- Study text:
++++++++++

A Blessing in Disguise | Teen Ink

A Blessing in Disguise

May 2, 2013
By emmabergman GOLD, ., New Jersey
emmabergman GOLD, ., New Jersey
10 articles 0 photos 18 comments

A Blessing in Disguise

Click, click, whoooosh, send...Ba-ding. Click, click, whoooosh, send...Ba-ding. The tenacious typing of the ten teenage girls blends together in a harmonious melody--a symphony of cell phones. Their flying fingertips graze the slick glass screen, as if they are playing the piano. The roaring buzzes are like vibrations from the bass drum. The gentle ding of the ringer is a quick tap from the triangle. This magnificent musical is coming from the crew girls who are sprawled out on the ledge that overlooks the Schuylkill river, and lazily scrolling through their cell phones while devouring chicken cheesesteaks.

I am in fact one of these clueless girls, wrapped up in the tiny device I clutch so tightly in my hand. “Hey,” Braedyn taps me on the shoulder, pulling me out of my deep daze, “how bad would it be if someone dropped their phone right now,” she joked as she pointed out how dangerously close we were to the edge. My stomach jolted at the mere thought of watching my beloved pink iPhone 5 plummet to its death. I clung to it even tighter.

++++++++++

- Dataset content:

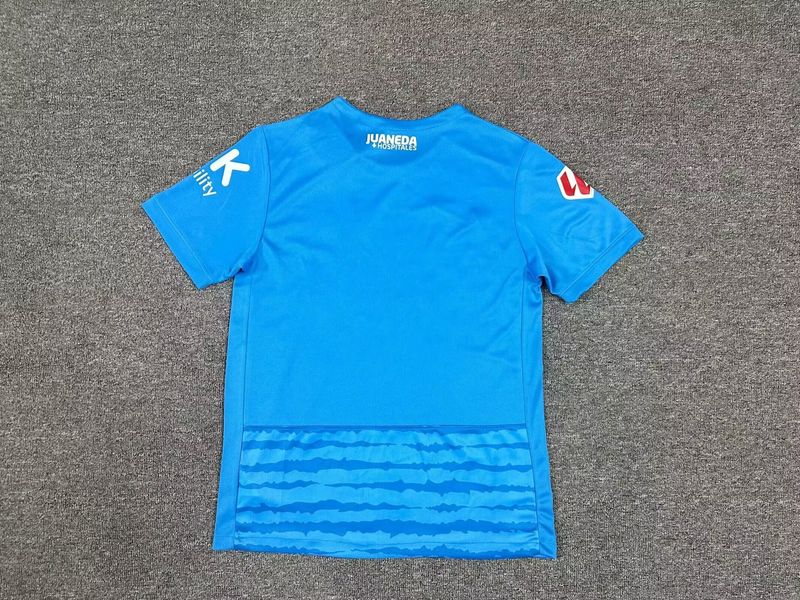 RCD Mallorca 2024/2025 Away - Fan [Adult]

++++++++++

- Problem A:
In the story "A Blessing in Disguise," what are the crew girls eating while they scroll through their phones on the ledge?
- Problem B:
Reproduce word for word the passage of the story "A Blessing in Disguise," starting at "I am in fact" and ending at "it even tighter.".

- Output A:
They are eating chicken cheesesteaks.

- Output B:
I am in fact one of these clueless girls, wrapped up in the tiny device I clutch so tightly in my hand. “Hey,” Braedyn taps me on the shoulder, pulling me out of my deep daze, “how bad would it be if someone dropped their phone right now,” she joked as she pointed out how dangerously close we were to the edge. My stomach jolted at the mere thought of watching my beloved pink iPhone 5 plummet to its death. I clung to it even tighter.